We all like code, let's face it. And with Code Review's upcoming graduation "colors" I'm sure that many would like for the large amount of code that is posted daily in questions and answers to look top-notch.

Whether Stack Exchange would be able to get CR our own code formatting is a bit up in the air at the moment, but it certainly can't hurt to put some ideas out there. So, here is what I propose:

1. Upvote your favorite formatting, and/or Downvote those you dislike. I will post a few basic examples, and below you will find some simple instructions on coming up with your own!

2. Come up with your own theme, and let the community vote on yours too!

Here's how:

I have set up a pretty easy way to come create your own theme, with even very rudimentary knowledge of CSS and HTML.

First, go to this small repository and download to your computer. You will then need to just make copies of two files, and then make changes as desired.

1. In cardshifter.github.io/prettify-test just copy either of the HTML files (depending if you prefer to start with the white or black template) into the same folder.

2. In cardshifter.github.io/prettify-test/color-themes-for-google-code-prettify-gh-pages/css/themes make a copy of the corresponding CSS template (white or black) in that /css/themes folder. Give it a unique name. (don't name using spaces; instead use hyphens or underscores)
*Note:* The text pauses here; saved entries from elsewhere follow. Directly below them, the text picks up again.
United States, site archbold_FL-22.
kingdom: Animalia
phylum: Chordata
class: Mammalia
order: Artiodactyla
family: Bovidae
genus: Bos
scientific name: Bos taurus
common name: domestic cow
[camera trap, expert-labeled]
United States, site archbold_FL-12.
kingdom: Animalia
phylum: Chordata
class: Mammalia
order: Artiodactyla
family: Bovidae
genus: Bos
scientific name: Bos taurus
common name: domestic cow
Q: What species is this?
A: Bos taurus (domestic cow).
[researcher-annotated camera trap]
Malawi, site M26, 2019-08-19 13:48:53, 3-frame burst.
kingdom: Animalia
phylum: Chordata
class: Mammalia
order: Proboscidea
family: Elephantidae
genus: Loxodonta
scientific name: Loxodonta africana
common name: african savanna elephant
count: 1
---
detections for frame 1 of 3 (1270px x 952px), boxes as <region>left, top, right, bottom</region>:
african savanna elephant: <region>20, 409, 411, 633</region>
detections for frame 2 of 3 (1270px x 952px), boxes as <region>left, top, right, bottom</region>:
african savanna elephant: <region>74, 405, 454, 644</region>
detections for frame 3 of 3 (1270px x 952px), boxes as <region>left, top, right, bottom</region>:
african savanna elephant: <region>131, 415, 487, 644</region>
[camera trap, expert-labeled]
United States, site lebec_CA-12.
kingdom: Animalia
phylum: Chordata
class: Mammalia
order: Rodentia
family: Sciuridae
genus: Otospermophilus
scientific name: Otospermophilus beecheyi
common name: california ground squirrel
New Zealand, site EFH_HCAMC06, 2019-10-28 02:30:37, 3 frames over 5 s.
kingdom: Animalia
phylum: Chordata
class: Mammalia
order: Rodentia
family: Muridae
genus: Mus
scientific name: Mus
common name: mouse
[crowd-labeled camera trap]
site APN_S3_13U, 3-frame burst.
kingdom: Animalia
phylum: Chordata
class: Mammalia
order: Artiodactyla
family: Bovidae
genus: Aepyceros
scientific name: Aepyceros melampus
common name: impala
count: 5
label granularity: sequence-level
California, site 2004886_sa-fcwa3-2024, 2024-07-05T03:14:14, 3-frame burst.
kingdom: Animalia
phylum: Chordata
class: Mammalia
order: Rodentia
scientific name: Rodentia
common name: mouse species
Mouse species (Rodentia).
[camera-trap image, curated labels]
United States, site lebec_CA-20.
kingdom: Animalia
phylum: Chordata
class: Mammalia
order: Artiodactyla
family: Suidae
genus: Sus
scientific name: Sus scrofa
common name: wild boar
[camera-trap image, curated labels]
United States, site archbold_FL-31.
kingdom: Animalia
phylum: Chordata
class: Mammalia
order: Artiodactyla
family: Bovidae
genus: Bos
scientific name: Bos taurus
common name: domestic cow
3. Go back to cardshifter.github.io/prettify-test and edit the following line in your new HTML file:

  <link rel="stylesheet" href="color-themes-for-google-code-prettify-gh-pages/css/themes/your-css-file-name.css">


Just replace your-css-file-name.css with the actual file name you made in step 2.

4. Open your HTML file in a web browser, and open your CSS file in a text editor. The color values for the different CSS classes are largely hexadecimal. You can use this tool to help you changing the colors. Upon refreshing your web browser after saving changes to CSS file, you will see your new colors.

5. Write an answer with your CSS code, as well as a screenshot or two of what it looks like. I have set up demo code in the HTML templates to make it easy, but you're welcome to try some of your own code.

Just be mindful, due to having to escape HTML tags, < in your code needs replaced with &lt;, and > with &gt; within the <pre class="prettyprint">CODE HERE</pre> sections.

Who will come up with the most popular design? Remains to be seen!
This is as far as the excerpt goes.